Saturday morning we stepped off Sea Dragon and onto a solid jetty, the first land underfoot for well over a week. It swayed alarmingly – despite being made of concrete. We’d arrived at Horta marina the previous evening, too late to clear customs, and stayed on the boat. That night, by now so used to falling asleep in motion, our berths surging and swaying through the waves, the sudden lack of movement felt unnatural and abrupt, as if someone had slammed on the brakes. These are truly strange transitions, I’m finding, from ocean and motion to stationary land; from the mini-world of our boat, at once small and yet travelling through an immensity of ocean and sky, to the endless-but-limited options of land-life. On the yacht, we have what we have and no more. Each other, the things on board, the things we brought with us, the sea and the sky and the wildlife. Back on land, it’s unnerving how quickly the lure and undertow of materialism can suck you back in; endless shiny commodities calling out shallow promises to our magpie selves from shop windows. ‘Buy me, buy me!’ ‘I will enhance your life!’

The jetties and harbour walls are covered with multi-coloured mini-murals, the painted legacies of hundreds of visiting vessels. Apparently there’s one from a previous Sea Dragon visit though I haven’t found it yet. We faltered our way across them, looking for Isabel from ‘No More Plastic Bags for the Azores’, who’d offered to pick us up first thing and take us to join a river bed clean. After days out of sight of all but sky and sea we were suddenly catapulted back into land-life; hurtling through the small town in her red jeep, a blur of white and orange buildings, scooters and cars, the noise of rubber on cobbles and Massive Attack on the radio. Waiting for the rest of the crew by a traffic island in a tiny village, dazed and in sensory overload, we drank amazing expressos outside a café by an earthquake damaged church, and occasionally clutched at each other at particularly aggressive land-lurches.

Predictably, the clean-up was both depressing and inspiring. A really lovely group of folk, many of them sailors fetched up in the Azores from various parts of the globe, welcomed our slightly manic and largely flip-flopped brigade – all twelve of us from Sea Dragon were there – ignored the inappropriate footwear, and sorted us out with gloves and sacks and a location on the dry river bed. Working our way up over the awkward stones we hauled out decaying bags and old clothes and reams of twine and brittle, broken plastic sheeting. The group I was part of unwrapped an entire tree root choked in tenacious plastic rubbish that seemed to have its own stubborn roots under rocks and in soil. By the end of the morning, three truckloads of sacks full of plastic and other junk – bits of cars, batteries, a dead sofa – stacked up all over the traffic island. Horrible. And also a relief.
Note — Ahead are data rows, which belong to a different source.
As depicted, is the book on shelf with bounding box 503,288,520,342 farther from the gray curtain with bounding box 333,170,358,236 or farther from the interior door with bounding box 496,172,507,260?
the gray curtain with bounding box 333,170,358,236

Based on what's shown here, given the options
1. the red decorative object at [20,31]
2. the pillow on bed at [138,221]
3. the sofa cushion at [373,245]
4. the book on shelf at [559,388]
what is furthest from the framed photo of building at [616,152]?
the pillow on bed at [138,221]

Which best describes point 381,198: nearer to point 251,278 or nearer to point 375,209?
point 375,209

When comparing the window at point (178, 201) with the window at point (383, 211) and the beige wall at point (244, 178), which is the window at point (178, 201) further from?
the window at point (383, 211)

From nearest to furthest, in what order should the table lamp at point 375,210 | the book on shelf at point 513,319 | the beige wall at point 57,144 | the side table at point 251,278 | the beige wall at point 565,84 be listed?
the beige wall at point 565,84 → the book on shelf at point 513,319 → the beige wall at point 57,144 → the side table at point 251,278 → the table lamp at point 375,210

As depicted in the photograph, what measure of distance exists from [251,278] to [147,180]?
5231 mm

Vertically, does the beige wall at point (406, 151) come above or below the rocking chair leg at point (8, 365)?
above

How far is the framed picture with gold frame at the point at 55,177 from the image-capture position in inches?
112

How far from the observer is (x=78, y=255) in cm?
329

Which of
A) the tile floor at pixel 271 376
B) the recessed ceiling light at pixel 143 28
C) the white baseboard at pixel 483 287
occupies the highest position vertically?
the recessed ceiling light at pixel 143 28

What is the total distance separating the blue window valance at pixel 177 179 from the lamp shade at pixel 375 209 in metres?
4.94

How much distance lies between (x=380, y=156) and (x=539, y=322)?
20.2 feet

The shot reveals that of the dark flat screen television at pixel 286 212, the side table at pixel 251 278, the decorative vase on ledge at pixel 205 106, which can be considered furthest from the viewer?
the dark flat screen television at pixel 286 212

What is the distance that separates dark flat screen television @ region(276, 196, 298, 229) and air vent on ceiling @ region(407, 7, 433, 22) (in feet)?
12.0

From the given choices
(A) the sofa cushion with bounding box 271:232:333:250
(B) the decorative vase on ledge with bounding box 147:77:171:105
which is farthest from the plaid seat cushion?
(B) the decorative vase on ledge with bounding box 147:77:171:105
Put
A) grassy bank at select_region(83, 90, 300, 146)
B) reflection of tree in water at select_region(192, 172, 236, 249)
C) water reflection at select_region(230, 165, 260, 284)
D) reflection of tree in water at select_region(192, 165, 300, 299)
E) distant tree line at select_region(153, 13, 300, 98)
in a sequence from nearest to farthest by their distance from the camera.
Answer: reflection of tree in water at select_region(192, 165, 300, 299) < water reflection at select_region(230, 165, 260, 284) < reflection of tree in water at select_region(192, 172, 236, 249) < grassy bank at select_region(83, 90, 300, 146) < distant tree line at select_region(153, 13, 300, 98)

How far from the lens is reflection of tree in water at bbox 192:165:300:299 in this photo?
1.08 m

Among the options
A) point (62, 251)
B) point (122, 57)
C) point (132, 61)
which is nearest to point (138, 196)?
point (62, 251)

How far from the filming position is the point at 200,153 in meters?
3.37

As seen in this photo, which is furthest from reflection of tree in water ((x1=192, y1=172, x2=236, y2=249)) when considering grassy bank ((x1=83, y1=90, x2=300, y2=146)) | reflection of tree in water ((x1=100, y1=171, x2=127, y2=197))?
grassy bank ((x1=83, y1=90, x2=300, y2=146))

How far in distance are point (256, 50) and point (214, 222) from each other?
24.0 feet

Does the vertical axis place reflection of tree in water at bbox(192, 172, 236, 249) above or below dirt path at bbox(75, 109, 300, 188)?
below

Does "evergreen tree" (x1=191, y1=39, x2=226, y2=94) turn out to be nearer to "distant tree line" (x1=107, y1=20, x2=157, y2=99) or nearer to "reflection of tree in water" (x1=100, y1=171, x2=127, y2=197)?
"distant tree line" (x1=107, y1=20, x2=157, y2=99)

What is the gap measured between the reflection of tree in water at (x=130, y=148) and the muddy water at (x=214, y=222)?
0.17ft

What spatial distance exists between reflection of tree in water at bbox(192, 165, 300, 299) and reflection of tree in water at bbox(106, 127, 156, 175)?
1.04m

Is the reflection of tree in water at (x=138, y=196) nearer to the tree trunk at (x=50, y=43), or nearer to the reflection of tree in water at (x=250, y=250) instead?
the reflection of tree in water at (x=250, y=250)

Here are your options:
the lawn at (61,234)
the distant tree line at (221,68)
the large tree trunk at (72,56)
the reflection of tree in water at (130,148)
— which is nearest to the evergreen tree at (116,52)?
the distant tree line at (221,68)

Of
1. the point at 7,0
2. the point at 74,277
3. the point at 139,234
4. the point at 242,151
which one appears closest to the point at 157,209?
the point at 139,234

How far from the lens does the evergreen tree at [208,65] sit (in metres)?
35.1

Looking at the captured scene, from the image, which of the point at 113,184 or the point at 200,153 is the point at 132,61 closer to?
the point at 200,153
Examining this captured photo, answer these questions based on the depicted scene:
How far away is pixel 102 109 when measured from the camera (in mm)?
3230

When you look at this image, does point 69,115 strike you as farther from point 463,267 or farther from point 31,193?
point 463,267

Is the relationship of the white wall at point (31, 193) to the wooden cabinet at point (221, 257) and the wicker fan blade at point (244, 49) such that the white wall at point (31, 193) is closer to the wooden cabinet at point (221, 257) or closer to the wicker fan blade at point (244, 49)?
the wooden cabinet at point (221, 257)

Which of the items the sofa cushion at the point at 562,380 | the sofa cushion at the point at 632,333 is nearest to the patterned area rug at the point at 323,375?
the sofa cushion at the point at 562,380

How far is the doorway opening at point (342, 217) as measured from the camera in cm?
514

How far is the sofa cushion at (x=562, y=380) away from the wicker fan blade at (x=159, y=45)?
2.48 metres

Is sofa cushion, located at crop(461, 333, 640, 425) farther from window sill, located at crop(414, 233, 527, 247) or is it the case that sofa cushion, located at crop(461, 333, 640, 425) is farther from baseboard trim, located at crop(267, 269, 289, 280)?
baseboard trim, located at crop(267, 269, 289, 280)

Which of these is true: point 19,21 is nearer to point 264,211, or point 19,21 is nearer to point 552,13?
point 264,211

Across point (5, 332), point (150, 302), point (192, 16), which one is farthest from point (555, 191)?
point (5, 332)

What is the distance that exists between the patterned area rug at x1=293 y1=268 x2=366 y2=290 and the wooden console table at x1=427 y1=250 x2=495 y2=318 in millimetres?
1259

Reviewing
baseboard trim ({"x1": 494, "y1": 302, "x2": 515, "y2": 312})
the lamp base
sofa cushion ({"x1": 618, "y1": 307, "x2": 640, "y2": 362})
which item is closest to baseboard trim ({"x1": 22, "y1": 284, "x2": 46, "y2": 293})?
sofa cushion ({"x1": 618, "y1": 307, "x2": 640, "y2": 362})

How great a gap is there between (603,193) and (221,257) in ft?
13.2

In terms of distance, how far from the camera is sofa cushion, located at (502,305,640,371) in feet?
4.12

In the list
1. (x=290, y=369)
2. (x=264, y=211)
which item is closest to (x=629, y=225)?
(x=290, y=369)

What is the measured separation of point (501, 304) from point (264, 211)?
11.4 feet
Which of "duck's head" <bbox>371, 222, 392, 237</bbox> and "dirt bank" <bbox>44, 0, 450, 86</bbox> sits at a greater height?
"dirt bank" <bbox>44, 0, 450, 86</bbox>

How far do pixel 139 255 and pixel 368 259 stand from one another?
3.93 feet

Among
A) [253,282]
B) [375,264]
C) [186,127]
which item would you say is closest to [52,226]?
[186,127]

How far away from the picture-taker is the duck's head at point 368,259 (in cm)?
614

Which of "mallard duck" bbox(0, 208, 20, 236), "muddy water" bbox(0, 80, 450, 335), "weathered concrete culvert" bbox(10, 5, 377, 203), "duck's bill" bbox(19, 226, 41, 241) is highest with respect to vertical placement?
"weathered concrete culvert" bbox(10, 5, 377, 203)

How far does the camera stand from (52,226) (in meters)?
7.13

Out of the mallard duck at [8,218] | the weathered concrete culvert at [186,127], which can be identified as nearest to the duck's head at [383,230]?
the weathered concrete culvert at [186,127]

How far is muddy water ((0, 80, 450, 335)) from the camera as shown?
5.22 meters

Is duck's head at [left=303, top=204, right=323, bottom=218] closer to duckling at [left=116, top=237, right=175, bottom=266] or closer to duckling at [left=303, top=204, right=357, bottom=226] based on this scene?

After days of discussing plastic, debating plastic, immersing ourselves in information and ideas and research about plastic, it was great to be getting our hands dirty doing something practical and at least somewhat constructive. A bit of a closure for some of the circle we’d been going around, and a highly appropriate way to end leg 1 of our voyage. Of course, a traffic island worth of plastic is a drop in the ocean, so to speak. But it still felt good to know that every piece of it we’d hauled there from the river bed would not now be making it to the ocean; and that some creature somewhere would have a little less plastic in its guts.